Réduire les dépendances françaises et aider les entreprises à affronter les conséquences économiques  de la guerre en Ukraine. Tel est le double objectif du plan de résilience annoncé par le Gouvernement le 16 mars. D’un montant global estimé à environ 30 milliards d’euros, il vise « à sortir intégralement du pétrole et du gaz russe d’ici 2027 », a indiqué Jean Castex. Il entend aussi, à travers un ambitieux train de mesures, assurer la « souveraineté technologique et alimentaire » de la France, a-t-il ajouté. Le chef du Gouvernement attend que les ministres lui fassent « rapidement » des propositions « pour trouver des sources alimentaires alternatives », a-t-il souligné. Mais c’est tout d’abord sur le volet énergie que l’Exécutif entend porter l’effort. Ainsi les entreprises agroalimentaires qui consomment beaucoup de gaz et d’électricité et qui justifient d’une augmentation de leur facture énergétique d’au moins 40 % et dont la charge représente 3 % du chiffre d’affaires pourront prétendre et émarger à une enveloppe prévue dans le plan de résilience. Cette aide de 400 millions d’euros concerne notamment les sucreries, les maraîchers, les fabricants d’engrais, les producteurs de volailles, de porcs, etc. « Nombreuses sont les entreprises agricoles et agroalimentaires à répondre à ce critère de 3 % », a assuré le ministre de l’Agriculture, Julien Denormandie. Le Premier ministre a précisé que « cette aide, sur une période de 4 mois, va permettre de compenser les pertes jusqu'à l'aboutissement de négociations commerciales ». De même, le gouvernement envisage de rembourser par anticipation, aux agriculteurs, la taxe intérieure de consommation sur les produits énergétiques (TICPE) de 2021. Il prévoit aussi un acompte de 25 % sur celle de 2022.

Négociations commerciales

Les réactions n’ont pas tardé après les annonces gouvernementales. Ainsi la FNSEA « salue l'intégration du secteur agricole et agroalimentaire dans ce plan ». Elle « se félicite des propositions consistant à redonner une place stratégique à l'enjeu de la souveraineté alimentaire ». Cependant, elle regrette que « la compensation des augmentations du coût du carburant n'aient pas été totalement entendues », a-t-elle indiqué dans un communiqué. Elle estime en effet que les besoins sont aujourd’hui « massifs (…) avec la reprise des travaux extérieurs ». Le syndicat agricole qui aurait aimé réduire à son maximum la fiscalité du gazole non routier (GNR) souhaite que les négociations avec la chaîne agroalimentaire de l’aval s’ouvrent rapidement, « afin de tenir compte des hausses de charges des agriculteurs ». Autrement dit que cette hausse globale soit répercutée, en bout de chaîne, au consommateur.
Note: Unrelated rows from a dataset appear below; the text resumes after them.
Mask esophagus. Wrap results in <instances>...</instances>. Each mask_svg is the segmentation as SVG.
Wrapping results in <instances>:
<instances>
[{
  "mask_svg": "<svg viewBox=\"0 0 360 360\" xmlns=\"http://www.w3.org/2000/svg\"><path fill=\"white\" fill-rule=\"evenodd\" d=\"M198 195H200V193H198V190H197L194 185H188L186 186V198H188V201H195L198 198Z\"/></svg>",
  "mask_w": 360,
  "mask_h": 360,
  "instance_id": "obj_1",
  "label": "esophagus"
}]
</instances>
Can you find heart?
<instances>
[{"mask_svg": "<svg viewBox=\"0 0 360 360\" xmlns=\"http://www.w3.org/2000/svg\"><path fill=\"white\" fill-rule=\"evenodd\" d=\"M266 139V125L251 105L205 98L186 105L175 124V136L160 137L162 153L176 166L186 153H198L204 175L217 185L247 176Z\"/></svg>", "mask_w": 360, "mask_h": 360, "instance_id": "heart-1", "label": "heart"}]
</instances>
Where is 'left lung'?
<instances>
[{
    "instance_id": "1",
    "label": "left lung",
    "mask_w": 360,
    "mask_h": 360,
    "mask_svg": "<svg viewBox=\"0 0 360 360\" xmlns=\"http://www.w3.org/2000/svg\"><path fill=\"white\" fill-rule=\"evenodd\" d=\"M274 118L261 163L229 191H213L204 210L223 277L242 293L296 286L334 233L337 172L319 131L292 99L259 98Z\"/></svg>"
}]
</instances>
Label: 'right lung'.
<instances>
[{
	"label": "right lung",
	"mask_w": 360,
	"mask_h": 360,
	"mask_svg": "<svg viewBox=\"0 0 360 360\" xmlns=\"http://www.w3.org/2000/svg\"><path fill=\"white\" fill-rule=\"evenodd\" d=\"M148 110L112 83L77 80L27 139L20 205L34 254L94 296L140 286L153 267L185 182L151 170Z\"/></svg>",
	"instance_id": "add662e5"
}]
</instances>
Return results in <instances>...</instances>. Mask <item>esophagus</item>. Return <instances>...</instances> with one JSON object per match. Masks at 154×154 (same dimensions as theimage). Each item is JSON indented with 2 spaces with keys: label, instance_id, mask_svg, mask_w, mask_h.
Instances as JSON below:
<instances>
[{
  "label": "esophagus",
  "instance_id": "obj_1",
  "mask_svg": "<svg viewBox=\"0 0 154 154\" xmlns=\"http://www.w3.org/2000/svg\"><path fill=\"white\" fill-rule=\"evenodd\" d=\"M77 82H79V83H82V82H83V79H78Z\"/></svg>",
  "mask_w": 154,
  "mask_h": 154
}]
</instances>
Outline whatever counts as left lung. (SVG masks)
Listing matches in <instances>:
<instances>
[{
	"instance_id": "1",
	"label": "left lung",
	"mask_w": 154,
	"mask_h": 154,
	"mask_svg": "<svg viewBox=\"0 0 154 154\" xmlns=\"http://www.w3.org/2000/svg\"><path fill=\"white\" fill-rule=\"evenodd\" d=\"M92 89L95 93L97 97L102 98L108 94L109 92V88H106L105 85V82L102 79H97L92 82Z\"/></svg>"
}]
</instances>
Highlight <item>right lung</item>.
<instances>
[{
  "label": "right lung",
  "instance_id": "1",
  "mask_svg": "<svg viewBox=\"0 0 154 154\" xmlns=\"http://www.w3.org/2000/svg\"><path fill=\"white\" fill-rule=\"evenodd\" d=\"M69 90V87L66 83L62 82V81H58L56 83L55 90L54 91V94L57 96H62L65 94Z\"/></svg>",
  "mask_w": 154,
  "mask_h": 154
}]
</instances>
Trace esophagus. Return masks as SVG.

Pour sa part, le président de La Coopération agricole, Dominique Chargé, « salue particulièrement l'attention portée aux filières d'élevage, à la prise en charge partielle des surcoûts du gaz et de l'électricité et à la prise en compte des problèmes de trésorerie, à la fois pour les exploitations agricoles et les entreprises ». Comme la FNSEA, Dominique Chargé souhaite « rouvrir les négociations commerciales que nous avons appelées de nos vœux compte-tenu de l'inflation subie par les entreprises ».

Un plan de sécurisation en engrais

Si les besoins en engrais du printemps sont couverts, un plan de sécurisation des engrais pour la prochaine campagne d’automne 2022 sera mis en œuvre, annoncé le ministre de l’Agriculture le 16 mars. Ce plan va comporter, la mise en place d’un groupe de travail de sécurisation des matières premières importées et de la production d’engrais sur notre sol, l’adaptation ou le report de mesures réglementaires pouvant impacter la disponibilité des engrais en 2022 et le développement de l’usage des engrais organiques.